I retreat my hands immediately we were out of sight.

I was literally angry at everything he did and still do... he left to New York because I kissed him by mistake when I was drunk and now he's trying to act possessive over me like who the hell does that?

I know he hates me but this I don't understand... I don't know what he's trying to do and it's aggravates me as I feel confounded with his frivolous attitude.

"what do you want? Why are you still doing this to me? Is my apology not enough?" I felt my voice crack as I tried to control the tears that were trying to fight its way down my eyes.

"what's your deal with that Brazilian?" he asked as I got infuriated the more. How exactly is that his business?

"it's none of your business" I snapped angrily looking at anywhere but him.

I can't allow myself to get mesmerized with his golden eyes

"Really, need I remind you that you still work for me..."

"Let me also enlighten you that I won't be there forever and I need other contracts to keep me growing and he was offering me one in which you just sabotaged" I clamored feeling frustrated at everything.

What the hell is wrong with him? Why is doing all this to me? Is it some sort of revenge because of what I said and did to him in the past? For fuck sake...I already apologized so what else did he want from me?

He should just let me be. I'm punished enough... seeing him alone and not being able to be with him is a punishment for me already and I get to bear with for the rest of my life .

"why are you so mad at me? I'm trying to save you... he was literally tearing your clothes with his eyes" he said leaving me more confused...what exactly is his deal?
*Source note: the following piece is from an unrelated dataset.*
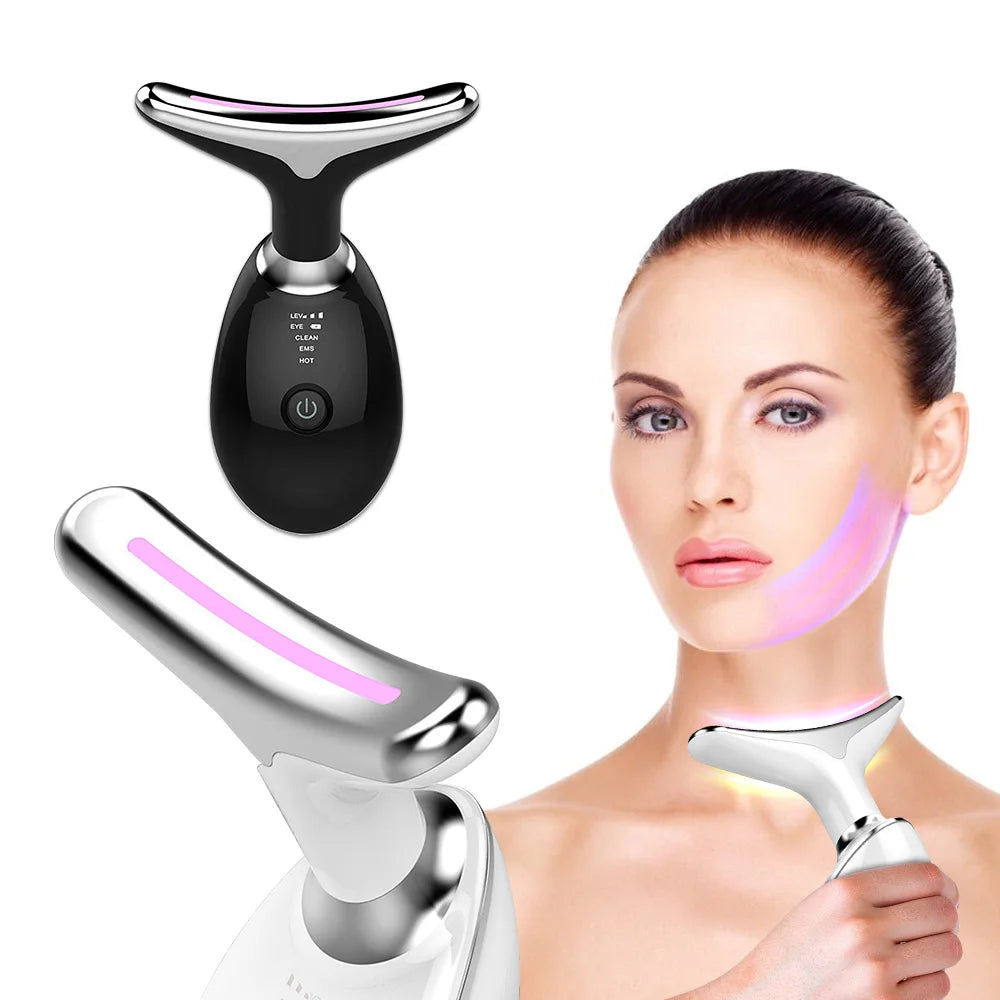 LIFTGLOW - Massageador com Efeito Lifting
He wants to know why I'm angry with him.

He left me because of a kiss and appeared suddenly at my friend's wedding then only for him to pull me away from another potential contractor and he expect me to be okay with it?

"mad at you? You really want to know why... it's not important besides... him tearing my cloth or whatever your analogue is none of your...

My body stiffened as I felt sparks run down my nerve endings at the sudden impact of his lips on mine.